- Source excerpt
....
John Heney: Beef is becoming an expensive hobby that most farmers can no longer afford

This bullock was the smallest of a group of John Heney’s four store cattle bought in September last year, averaging 423kg live weight. Factory returns showed that he killed-out a very good 336.5kg with a confirmation grade of O-
This bullock was the smallest of a group of John Heney’s four store cattle bought in September last year, averaging 423kg live weight. Factory returns showed that he killed-out a very good 336.5kg with a confirmation grade of O-
Maurice Carroll, show judge, and Frank Philbin, Townlaheen, Pontoon Road, Castlebar, Co Mayo with his champion bull, Clydagh Mark, at the Limousin Cattle Society Show and Sale at Gort Mart

John Heney

With spring right on our doorstep, it is time to take stock.

In spite of last year's first cut silage coming in a bit wet, my Friesian cattle appear to have maintained their condition fairly well over the winter period.

Experience has taught me that cattle who have been well fed on silage thrive very well when they go out to grass. With this in mind I am happy enough at how things stand.
....
- Raw data

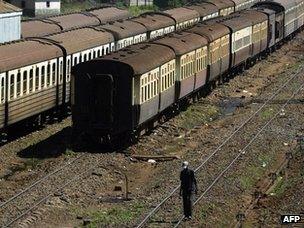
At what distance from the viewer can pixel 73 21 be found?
4653cm

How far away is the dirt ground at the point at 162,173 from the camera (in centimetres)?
1914

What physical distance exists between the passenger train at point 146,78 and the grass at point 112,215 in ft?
18.9

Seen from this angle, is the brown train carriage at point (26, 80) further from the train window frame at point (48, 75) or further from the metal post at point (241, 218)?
the metal post at point (241, 218)

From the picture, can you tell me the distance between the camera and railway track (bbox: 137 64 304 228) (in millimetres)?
19000

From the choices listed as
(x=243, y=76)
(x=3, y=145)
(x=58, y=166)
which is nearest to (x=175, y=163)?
(x=58, y=166)

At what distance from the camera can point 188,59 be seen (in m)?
32.7

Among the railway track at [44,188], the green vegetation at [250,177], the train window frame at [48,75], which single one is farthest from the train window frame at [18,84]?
the green vegetation at [250,177]

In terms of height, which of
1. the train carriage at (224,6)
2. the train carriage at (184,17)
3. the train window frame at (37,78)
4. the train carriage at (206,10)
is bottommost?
the train carriage at (224,6)

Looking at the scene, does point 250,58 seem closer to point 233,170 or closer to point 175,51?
point 175,51

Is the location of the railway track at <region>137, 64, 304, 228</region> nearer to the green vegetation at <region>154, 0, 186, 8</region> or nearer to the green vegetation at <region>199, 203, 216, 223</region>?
the green vegetation at <region>199, 203, 216, 223</region>

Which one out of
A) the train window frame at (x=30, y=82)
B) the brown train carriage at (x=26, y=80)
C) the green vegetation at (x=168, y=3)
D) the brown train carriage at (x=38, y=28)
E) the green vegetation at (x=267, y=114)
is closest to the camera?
the brown train carriage at (x=26, y=80)

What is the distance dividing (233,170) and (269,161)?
204cm

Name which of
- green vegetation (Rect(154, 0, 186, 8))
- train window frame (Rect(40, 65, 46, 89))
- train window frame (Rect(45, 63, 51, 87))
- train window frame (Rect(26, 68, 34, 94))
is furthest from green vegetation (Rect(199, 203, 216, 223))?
green vegetation (Rect(154, 0, 186, 8))

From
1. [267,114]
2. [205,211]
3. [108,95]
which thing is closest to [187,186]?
[205,211]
....
- Required tasks
- a) In the column on beef farming, what was the average live weight of the four store cattle bought in September last year?
- b) Continue the column on beef farming from its last sentence.

- Solved problems
- a) 423kg

- b)
I have just about finished preparing for the new season. Getting my fencing organised has taken up a good deal of my time and I also managed to finish rebuilding a six metre section of a roadside stone wall which collapsed mysteriously last summer.

After missing out on the fine spell in January, I eventually managed to get lime spread on some grazing fields which I felt had been under performing. I also got my slurry agitated and spread on this year's silage ground at a rate of about 2,000 gallons per acre.

Adding in a good deal of water is a great help when agitating slurry and also helps when spreading.

I like to get slurry spread in damp overcast (not waterlogged) conditions, I find that it helps it absorb into the soil much quicker.

This facilitates the uptake of the available nutrients by the plants and hopefully reduces unwanted nitrous oxide emissions.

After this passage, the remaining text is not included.